* _GOAL OF THE EXERCISE_
All entries below are to be written out again exactly, but no picture is to be copied.

Short web captions:

[Start of section]

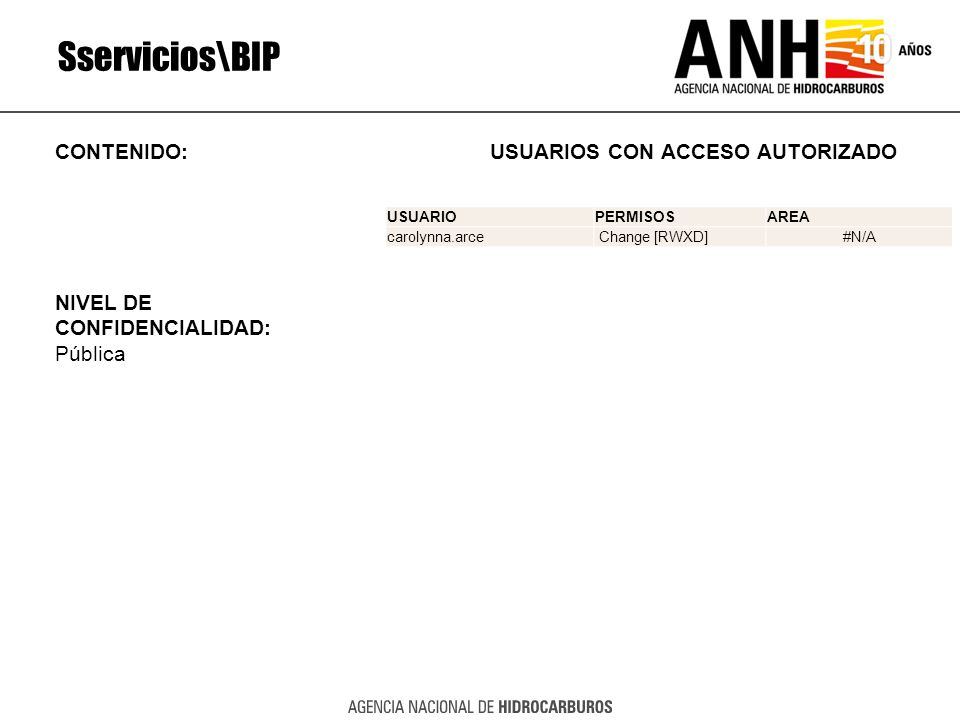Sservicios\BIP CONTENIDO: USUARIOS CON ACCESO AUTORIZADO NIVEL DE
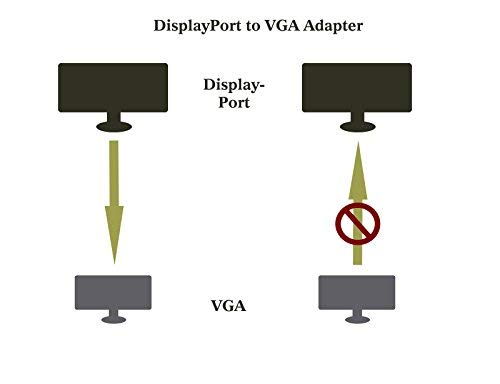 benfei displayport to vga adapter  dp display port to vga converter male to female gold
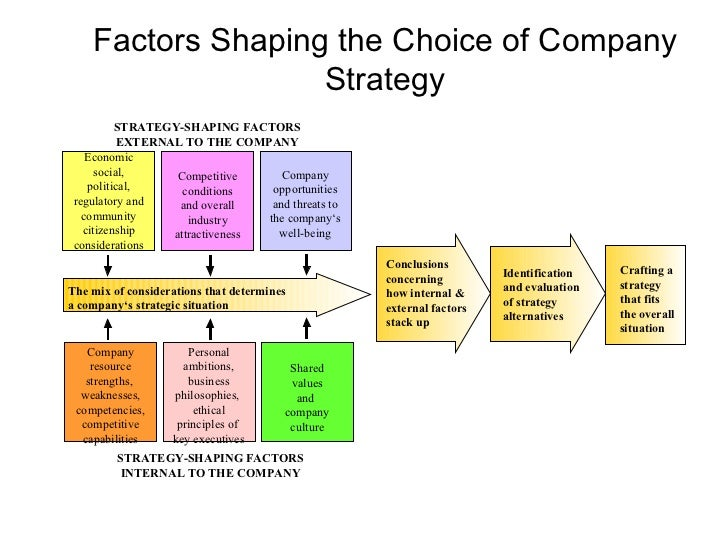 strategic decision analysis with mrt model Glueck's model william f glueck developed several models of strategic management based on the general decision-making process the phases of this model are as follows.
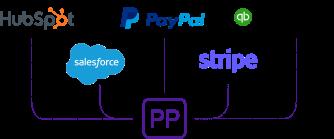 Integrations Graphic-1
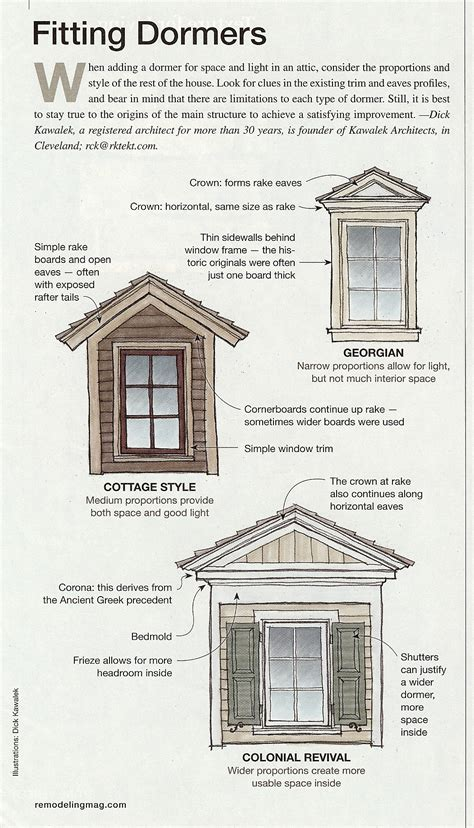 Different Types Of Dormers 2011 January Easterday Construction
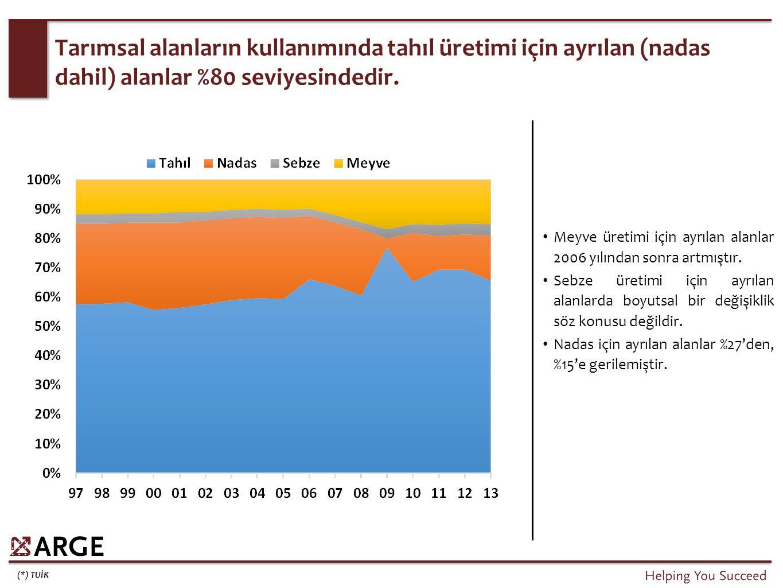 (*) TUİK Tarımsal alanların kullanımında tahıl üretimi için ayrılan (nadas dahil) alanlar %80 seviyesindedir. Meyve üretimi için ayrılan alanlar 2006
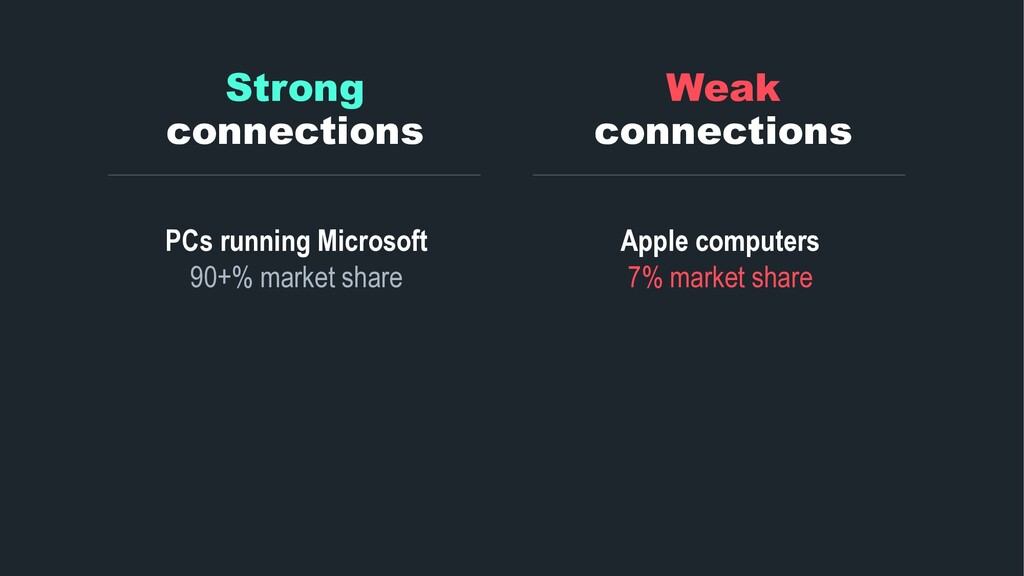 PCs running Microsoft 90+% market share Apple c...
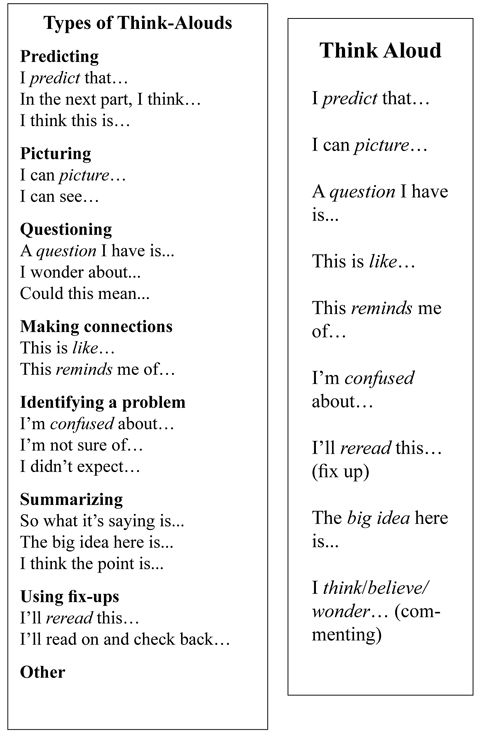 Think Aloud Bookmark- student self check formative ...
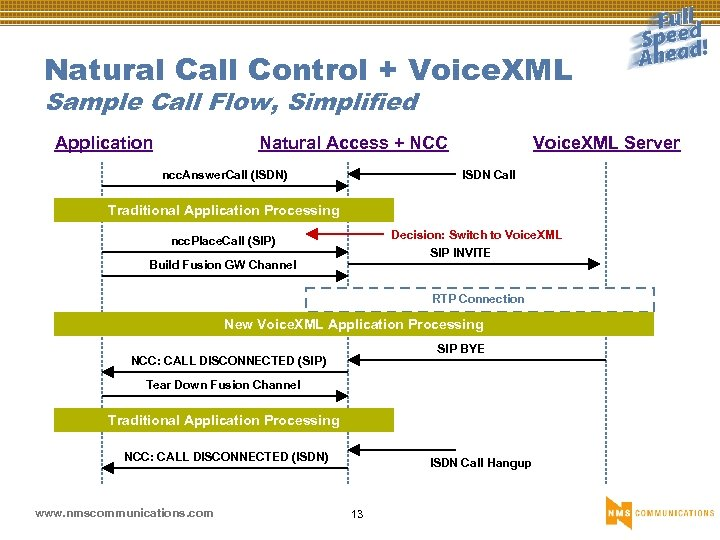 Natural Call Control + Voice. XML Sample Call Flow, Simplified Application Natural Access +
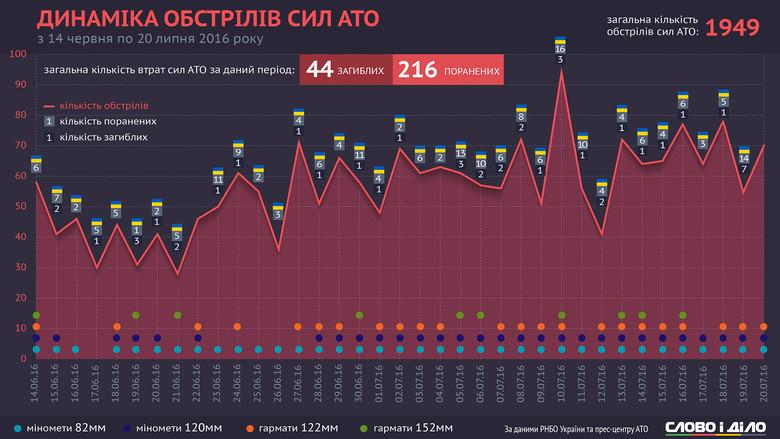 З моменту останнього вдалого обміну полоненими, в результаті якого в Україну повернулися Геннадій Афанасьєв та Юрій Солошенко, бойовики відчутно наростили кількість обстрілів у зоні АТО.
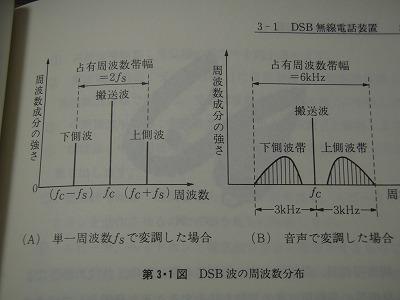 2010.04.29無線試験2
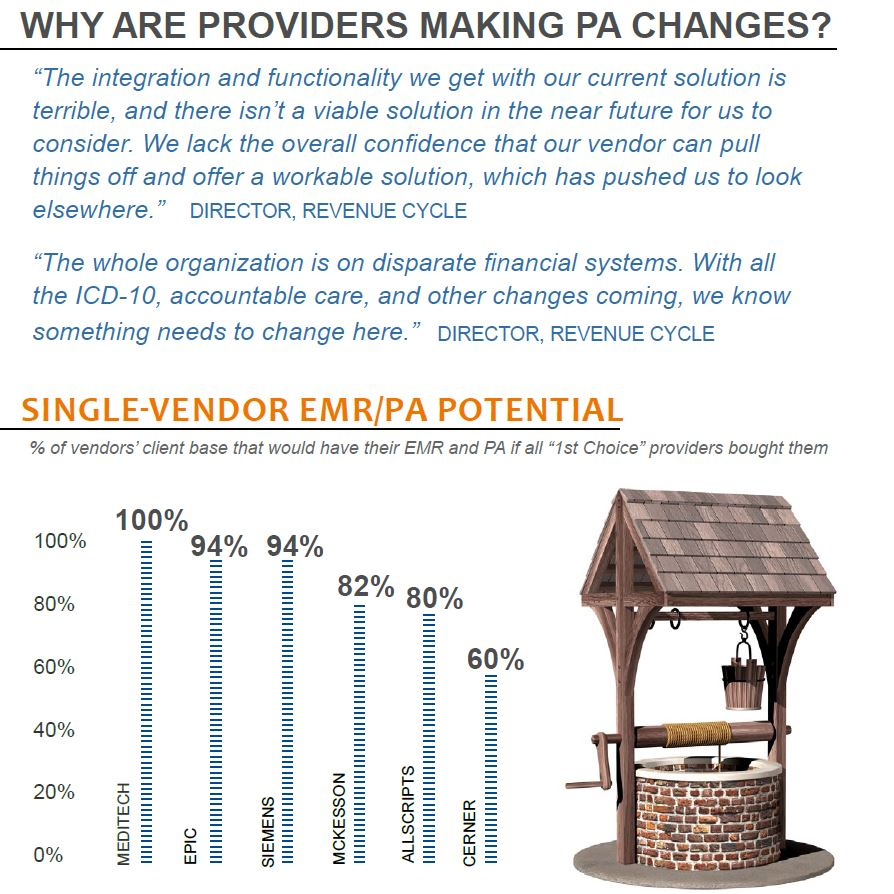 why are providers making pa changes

[End of section]

* _WRITTEN REPLY_
Sservicios\BIP CONTENIDO: USUARIOS CON ACCESO AUTORIZADO NIVEL DE
 benfei displayport to vga adapter  dp display port to vga converter male to female gold
 strategic decision analysis with mrt model Glueck's model william f glueck developed several models of strategic management based on the general decision-making process the phases of this model are as follows.
 Integrations Graphic-1
 Different Types Of Dormers 2011 January Easterday Construction
 (*) TUİK Tarımsal alanların kullanımında tahıl üretimi için ayrılan (nadas dahil) alanlar %80 seviyesindedir. Meyve üretimi için ayrılan alanlar 2006
 PCs running Microsoft 90+% market share Apple c...
 Think Aloud Bookmark- student self check formative ...
 Natural Call Control + Voice. XML Sample Call Flow, Simplified Application Natural Access +
 З моменту останнього вдалого обміну полоненими, в результаті якого в Україну повернулися Геннадій Афанасьєв та Юрій Солошенко, бойовики відчутно наростили кількість обстрілів у зоні АТО.
 2010.04.29無線試験2
 why are providers making pa changes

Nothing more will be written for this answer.